Problem> In the rows below, change every "dark opening" to "shadowed opening" and leave everything else as it is.

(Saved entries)
◆ ◆ ◆ ◆

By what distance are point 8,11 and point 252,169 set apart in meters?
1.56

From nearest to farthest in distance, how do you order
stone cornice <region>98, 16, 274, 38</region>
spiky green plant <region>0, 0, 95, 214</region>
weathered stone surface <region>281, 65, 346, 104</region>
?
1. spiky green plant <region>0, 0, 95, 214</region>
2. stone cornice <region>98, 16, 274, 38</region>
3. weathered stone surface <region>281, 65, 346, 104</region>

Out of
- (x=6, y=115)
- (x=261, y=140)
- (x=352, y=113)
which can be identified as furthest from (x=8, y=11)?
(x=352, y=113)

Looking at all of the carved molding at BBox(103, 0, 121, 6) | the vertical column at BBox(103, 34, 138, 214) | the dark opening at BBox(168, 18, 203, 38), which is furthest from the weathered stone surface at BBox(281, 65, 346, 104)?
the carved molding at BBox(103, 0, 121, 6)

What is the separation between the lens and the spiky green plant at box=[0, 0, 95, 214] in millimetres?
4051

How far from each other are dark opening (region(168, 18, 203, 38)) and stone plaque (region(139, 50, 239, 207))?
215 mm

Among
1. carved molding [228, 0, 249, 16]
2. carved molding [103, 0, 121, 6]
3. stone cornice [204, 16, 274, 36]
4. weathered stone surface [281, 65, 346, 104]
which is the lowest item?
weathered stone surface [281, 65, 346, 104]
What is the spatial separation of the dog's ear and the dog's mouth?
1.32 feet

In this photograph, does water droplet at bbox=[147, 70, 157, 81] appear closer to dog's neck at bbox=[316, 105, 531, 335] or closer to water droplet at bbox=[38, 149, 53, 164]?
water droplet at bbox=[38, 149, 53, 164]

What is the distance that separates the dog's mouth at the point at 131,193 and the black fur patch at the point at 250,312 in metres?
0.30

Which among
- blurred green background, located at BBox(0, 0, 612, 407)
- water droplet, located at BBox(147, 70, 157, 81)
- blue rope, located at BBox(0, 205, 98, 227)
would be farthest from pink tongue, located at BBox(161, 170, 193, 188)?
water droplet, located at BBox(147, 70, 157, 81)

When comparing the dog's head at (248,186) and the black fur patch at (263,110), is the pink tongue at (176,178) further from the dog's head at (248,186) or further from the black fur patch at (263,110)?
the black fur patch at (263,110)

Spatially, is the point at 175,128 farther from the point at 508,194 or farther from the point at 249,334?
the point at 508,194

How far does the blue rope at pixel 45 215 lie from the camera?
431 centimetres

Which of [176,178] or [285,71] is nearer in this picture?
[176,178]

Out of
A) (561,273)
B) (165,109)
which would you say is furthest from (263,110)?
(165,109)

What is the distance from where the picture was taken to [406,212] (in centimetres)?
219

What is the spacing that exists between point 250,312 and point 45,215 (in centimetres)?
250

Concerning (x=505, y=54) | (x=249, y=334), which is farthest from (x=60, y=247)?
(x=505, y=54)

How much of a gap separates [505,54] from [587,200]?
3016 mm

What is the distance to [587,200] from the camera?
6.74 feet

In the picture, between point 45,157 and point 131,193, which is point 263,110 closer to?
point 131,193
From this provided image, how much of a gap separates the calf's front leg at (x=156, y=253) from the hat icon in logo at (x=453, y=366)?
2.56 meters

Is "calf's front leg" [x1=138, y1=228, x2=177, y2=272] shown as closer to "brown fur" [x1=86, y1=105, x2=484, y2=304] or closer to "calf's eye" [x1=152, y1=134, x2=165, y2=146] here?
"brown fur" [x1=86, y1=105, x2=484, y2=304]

◆ ◆ ◆ ◆

Answer to the exercise>
By what distance are point 8,11 and point 252,169 set apart in meters?
1.56

From nearest to farthest in distance, how do you order
stone cornice <region>98, 16, 274, 38</region>
spiky green plant <region>0, 0, 95, 214</region>
weathered stone surface <region>281, 65, 346, 104</region>
?
1. spiky green plant <region>0, 0, 95, 214</region>
2. stone cornice <region>98, 16, 274, 38</region>
3. weathered stone surface <region>281, 65, 346, 104</region>

Out of
- (x=6, y=115)
- (x=261, y=140)
- (x=352, y=113)
which can be identified as furthest from (x=8, y=11)?
(x=352, y=113)

Looking at all of the carved molding at BBox(103, 0, 121, 6) | the vertical column at BBox(103, 34, 138, 214) | the shadowed opening at BBox(168, 18, 203, 38), which is furthest from the weathered stone surface at BBox(281, 65, 346, 104)?
the carved molding at BBox(103, 0, 121, 6)

What is the separation between the lens and the spiky green plant at box=[0, 0, 95, 214] in millimetres?
4051

How far from each other are shadowed opening (region(168, 18, 203, 38)) and stone plaque (region(139, 50, 239, 207))?
215 mm

Among
1. carved molding [228, 0, 249, 16]
2. carved molding [103, 0, 121, 6]
3. stone cornice [204, 16, 274, 36]
4. weathered stone surface [281, 65, 346, 104]
which is the lowest item?
weathered stone surface [281, 65, 346, 104]
What is the spatial separation of the dog's ear and the dog's mouth?
1.32 feet

In this photograph, does water droplet at bbox=[147, 70, 157, 81] appear closer to dog's neck at bbox=[316, 105, 531, 335] or closer to water droplet at bbox=[38, 149, 53, 164]?
water droplet at bbox=[38, 149, 53, 164]

What is the distance that separates the dog's mouth at the point at 131,193 and the black fur patch at the point at 250,312 in metres?
0.30

Which among
- blurred green background, located at BBox(0, 0, 612, 407)
- water droplet, located at BBox(147, 70, 157, 81)
- blue rope, located at BBox(0, 205, 98, 227)
would be farthest from pink tongue, located at BBox(161, 170, 193, 188)?
water droplet, located at BBox(147, 70, 157, 81)

When comparing the dog's head at (248,186) and the black fur patch at (263,110), is the pink tongue at (176,178) further from the dog's head at (248,186) or further from the black fur patch at (263,110)?
the black fur patch at (263,110)

Spatially, is the point at 175,128 farther from the point at 508,194 or farther from the point at 249,334?
the point at 508,194

How far does the blue rope at pixel 45 215 lie from the camera?
431 centimetres

Which of [176,178] or [285,71] is nearer in this picture?
[176,178]

Out of
A) (561,273)
B) (165,109)
which would you say is furthest from (263,110)?
(165,109)

What is the distance from where the picture was taken to [406,212] (in centimetres)?
219

What is the spacing that exists between point 250,312 and point 45,215 (in centimetres)?
250

Concerning (x=505, y=54) | (x=249, y=334), which is farthest from (x=60, y=247)?
(x=505, y=54)

How much of a gap separates [505,54] from [587,200]?
3016 mm

What is the distance to [587,200] from the camera?
6.74 feet

In the picture, between point 45,157 and point 131,193, which is point 263,110 closer to?
point 131,193
From this provided image, how much of a gap separates the calf's front leg at (x=156, y=253) from the hat icon in logo at (x=453, y=366)?
2.56 meters

Is "calf's front leg" [x1=138, y1=228, x2=177, y2=272] shown as closer to "brown fur" [x1=86, y1=105, x2=484, y2=304] or closer to "calf's eye" [x1=152, y1=134, x2=165, y2=146] here?
"brown fur" [x1=86, y1=105, x2=484, y2=304]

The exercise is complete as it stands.